The research differs from work published in 2001 that was hailed at the time as having brought light to a standstill.
In that work, light pulses were technically "stored" briefly when individual particles or light, or photons, were taken up by atoms in a gas.
Harvard University researchers have now topped that feat by truly holding light and its energy in its tracks - if only for a few hundred-thousandths of a second.
"We have succeeded in holding a light pulse still without taking all the energy away from it," said Mikhail Lukin, a Harvard physicist.
Harnessing light particles to store and process data could aid the still distant goal of so-called quantum computers, as well as methods for communicating information over long distances without risk of eavesdropping.
The research may also have applications for improving conventional fiber-optic communications and data processing techniques that use light as an information carrier.
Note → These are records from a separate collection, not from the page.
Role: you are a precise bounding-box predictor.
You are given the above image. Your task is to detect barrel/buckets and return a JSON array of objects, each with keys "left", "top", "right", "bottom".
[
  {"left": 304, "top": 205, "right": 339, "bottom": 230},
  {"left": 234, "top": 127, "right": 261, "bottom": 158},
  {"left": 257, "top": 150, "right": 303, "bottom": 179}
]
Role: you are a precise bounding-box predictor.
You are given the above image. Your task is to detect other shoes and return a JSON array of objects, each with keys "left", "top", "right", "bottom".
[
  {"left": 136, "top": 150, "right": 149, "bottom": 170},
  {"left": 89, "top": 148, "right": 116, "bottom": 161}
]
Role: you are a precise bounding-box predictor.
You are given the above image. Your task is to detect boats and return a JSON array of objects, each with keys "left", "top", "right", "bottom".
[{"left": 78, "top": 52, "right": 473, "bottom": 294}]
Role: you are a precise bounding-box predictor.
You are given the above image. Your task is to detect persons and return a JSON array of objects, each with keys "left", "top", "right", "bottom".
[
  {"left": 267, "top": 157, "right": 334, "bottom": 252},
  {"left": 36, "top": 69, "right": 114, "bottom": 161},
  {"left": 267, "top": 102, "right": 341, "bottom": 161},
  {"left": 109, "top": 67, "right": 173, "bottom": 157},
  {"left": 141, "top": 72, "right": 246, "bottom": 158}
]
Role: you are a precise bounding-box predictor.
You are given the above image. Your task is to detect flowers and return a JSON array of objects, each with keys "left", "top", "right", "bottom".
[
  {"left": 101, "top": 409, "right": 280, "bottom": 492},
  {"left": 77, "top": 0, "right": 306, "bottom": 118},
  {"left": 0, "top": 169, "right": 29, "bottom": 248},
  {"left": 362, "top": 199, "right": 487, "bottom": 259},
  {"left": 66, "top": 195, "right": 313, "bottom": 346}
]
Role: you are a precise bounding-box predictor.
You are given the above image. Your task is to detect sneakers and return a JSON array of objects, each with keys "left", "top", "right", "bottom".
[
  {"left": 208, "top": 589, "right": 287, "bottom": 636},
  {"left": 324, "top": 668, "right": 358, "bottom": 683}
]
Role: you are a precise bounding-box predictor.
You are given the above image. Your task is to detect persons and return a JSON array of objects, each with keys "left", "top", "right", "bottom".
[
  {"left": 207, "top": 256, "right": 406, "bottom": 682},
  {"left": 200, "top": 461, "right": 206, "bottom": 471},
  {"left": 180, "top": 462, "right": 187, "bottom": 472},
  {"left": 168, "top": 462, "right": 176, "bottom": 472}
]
Lukin says the present research is just another step towards efforts to control light, but additional work is needed to determine if it can aid the applications.
"We have succeeded in holding a light pulse still without taking all the energy away from it"
The findings appear in Thursday's issue of the journal Nature.
Stanford University physicist Stephen Harris says the new research is promising and represents an important scientific first.
Matthew Bigelow, a scientist at the University of Rochester involved in light research, called the new study "very clever" and something that may ultimately spur the development of superior light-based computers.
"I think it's moving us in the right direction," he said.